Use gesture recognizers to handle Sidecar touch input and update your event-handling code for macOS 27.

Overview

In macOS 27, AppKit continues to standardize on gesture recognizers as the primary mechanism for input handling. This change directly affects Sidecar because gesture recognizers are the only way to respond to touch input from a Sidecar-connected iPad running iPadOS 27. If your app relies on tracking loops for mouse event handling, migrate to gesture recognizers to support Sidecar touch input.

This article explains how the gesture recognizer model works, how to implement gesture recognizers correctly for Sidecar touch input, how to update your existing event-handling code, and which APIs macOS 27 adds. Codebases that implement nextEvent(matching:) or mouseDown(with:), mouseDragged(with:), and mouseUp(with:) events are most affected by the updates discussed.

Understand how gesture recognizers gather events

In the traditional AppKit responder-based model, mouse event handling was relatively insensitive to the z-ordering of sibling views. As long as a view called through to the superclass’s mouseDown(with:) implementation, the event passed through to any hit-testable underlapped sibling. This conveyance through the responder chain effectively bypassed normal hit testing, which wouldn’t consider the underlapped sibling or its descendants.

Gesture recognizers work differently. They don’t follow the responder event chain. Instead, AppKit gathers all possible gesture recognizers at mouse-down or touch-began, using a strict walk of the view hierarchy from the hit-tested top-most view among siblings up to the window. From that point, the gathered set of recognizers all receive the stream of events until the end of the event sequence. This has a few important implications:

  • If your view is covered by another, often transparent, view, your gesture recognizer won’t be triggered. This is a common source of confusion when first working with gesture recognizers.

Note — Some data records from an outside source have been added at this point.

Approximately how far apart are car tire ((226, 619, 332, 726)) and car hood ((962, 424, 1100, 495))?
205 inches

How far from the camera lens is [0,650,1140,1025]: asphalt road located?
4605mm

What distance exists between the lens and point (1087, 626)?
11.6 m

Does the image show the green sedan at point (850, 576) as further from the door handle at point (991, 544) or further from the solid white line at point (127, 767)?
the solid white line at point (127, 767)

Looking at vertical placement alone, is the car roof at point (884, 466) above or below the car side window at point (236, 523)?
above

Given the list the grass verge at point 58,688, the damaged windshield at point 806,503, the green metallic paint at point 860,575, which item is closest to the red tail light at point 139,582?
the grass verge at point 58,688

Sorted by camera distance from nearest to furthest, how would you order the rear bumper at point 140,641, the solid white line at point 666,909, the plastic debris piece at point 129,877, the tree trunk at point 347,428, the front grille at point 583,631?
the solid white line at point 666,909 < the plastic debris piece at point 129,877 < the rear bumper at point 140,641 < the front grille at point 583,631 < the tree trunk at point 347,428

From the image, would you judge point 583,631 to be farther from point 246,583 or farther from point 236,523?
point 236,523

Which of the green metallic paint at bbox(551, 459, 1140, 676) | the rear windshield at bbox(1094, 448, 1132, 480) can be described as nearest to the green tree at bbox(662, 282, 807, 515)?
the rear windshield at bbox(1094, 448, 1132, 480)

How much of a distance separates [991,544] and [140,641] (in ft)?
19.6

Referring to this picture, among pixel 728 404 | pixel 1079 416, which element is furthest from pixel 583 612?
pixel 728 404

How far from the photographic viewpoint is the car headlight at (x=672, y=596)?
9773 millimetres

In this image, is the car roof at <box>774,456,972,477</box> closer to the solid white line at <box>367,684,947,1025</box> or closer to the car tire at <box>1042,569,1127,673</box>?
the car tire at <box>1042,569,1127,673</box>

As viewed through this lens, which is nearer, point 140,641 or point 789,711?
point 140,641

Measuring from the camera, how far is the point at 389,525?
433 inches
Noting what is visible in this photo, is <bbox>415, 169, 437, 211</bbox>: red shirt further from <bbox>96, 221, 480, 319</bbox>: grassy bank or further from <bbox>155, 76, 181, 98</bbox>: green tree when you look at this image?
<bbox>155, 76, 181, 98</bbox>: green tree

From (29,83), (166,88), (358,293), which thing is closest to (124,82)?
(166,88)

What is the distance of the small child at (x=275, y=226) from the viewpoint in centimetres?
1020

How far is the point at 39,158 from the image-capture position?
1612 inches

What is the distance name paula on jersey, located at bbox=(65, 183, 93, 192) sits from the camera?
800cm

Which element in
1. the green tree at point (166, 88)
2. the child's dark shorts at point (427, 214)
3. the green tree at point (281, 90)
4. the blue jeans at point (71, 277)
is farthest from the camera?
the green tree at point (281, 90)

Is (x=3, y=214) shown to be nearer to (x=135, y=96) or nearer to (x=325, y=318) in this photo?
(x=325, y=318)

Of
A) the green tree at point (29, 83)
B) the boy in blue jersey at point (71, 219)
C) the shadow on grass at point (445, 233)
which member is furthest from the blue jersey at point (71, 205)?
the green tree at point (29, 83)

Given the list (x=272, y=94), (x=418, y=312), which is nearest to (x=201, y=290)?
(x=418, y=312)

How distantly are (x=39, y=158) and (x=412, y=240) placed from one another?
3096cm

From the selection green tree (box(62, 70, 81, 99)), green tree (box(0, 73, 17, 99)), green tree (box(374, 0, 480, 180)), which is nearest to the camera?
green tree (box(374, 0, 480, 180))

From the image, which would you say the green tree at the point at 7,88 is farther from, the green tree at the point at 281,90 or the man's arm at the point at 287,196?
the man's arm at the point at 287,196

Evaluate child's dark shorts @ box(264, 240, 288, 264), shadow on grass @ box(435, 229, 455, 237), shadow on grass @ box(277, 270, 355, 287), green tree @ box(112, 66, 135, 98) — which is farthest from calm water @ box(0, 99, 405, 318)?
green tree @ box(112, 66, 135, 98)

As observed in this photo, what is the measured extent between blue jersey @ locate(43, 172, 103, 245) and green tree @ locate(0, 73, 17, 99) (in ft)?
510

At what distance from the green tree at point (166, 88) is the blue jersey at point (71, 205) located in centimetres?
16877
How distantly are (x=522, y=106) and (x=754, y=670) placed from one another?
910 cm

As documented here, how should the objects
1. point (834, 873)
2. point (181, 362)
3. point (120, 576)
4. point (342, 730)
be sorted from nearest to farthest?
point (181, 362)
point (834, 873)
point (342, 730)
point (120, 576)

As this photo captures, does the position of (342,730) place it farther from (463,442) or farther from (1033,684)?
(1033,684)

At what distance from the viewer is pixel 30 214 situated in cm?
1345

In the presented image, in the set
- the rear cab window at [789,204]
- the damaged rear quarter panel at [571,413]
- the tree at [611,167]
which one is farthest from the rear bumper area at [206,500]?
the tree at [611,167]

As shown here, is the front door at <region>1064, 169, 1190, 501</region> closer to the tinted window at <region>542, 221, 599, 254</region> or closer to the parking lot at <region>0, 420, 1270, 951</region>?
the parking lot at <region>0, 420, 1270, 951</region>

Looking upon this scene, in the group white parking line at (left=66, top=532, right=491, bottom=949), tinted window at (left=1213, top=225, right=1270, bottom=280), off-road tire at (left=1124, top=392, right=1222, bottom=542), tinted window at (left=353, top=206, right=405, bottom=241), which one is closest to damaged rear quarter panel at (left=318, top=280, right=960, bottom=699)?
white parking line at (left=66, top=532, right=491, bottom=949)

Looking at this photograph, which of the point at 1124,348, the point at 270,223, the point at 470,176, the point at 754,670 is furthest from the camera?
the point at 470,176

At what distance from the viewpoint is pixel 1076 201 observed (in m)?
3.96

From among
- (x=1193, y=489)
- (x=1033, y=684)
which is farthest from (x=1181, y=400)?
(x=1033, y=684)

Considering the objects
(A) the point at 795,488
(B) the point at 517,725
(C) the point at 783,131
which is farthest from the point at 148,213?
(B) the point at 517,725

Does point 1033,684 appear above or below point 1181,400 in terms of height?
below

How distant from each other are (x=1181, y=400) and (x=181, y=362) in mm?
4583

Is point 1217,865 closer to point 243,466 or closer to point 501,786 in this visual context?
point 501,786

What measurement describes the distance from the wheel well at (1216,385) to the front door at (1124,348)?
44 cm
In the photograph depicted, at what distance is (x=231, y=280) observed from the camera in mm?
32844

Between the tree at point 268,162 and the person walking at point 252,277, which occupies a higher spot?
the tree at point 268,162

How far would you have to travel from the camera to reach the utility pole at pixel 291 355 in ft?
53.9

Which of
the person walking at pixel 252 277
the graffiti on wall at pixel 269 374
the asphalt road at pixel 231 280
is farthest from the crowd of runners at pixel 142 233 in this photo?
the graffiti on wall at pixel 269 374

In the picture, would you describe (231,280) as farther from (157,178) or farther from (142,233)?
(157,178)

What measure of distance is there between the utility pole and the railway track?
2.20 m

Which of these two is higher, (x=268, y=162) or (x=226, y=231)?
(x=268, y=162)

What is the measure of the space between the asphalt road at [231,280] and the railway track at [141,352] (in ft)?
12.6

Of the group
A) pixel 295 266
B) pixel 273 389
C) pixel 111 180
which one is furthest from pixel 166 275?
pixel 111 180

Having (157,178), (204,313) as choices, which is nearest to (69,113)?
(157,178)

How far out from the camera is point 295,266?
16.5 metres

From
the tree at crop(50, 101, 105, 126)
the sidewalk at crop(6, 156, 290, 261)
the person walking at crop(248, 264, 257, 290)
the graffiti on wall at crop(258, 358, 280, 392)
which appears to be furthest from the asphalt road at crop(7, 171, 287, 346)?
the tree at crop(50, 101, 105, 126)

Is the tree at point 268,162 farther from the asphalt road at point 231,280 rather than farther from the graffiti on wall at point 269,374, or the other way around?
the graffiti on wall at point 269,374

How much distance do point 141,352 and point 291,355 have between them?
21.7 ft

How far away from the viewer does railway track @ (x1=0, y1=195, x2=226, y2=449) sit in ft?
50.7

  • You can’t place views on top of standard framework controls, because those controls now use gesture recognizers internally. The overlapping view prevents those recognizers from activating. If necessary, rearrange the siblings, or override the occluding view’s hitTest(_:) method and return nil to ensure it doesn’t block events going to underlying controls.

  • Gesture recognizers can only be added to views. If you want your view controller to handle touch events, add a gesture recognizer to its view and make the view controller the target and delegate.

Handle Sidecar touch input

Unlike Touch Bar on Mac and touch events in UIKit, gesture recognizers are the only mechanism for receiving direct Sidecar touches. AppKit doesn’t deliver Sidecar touch events through the responder chain or through event monitors.

For touch recognizers that need to yield to scrolling, set the isCancellableByScrollGesture property to true.

Update your event-handling code

The transition to gesture recognizers on NSControl objects changes the timing of when AppKit delivers control action messages with respect to event processing. As a result, currentEvent no longer returns the event that triggered an action. Use the modifierFlags and pressedMouseButtons class properties on NSEvent instead. Note that a touch is not part of pressedMouseButtons.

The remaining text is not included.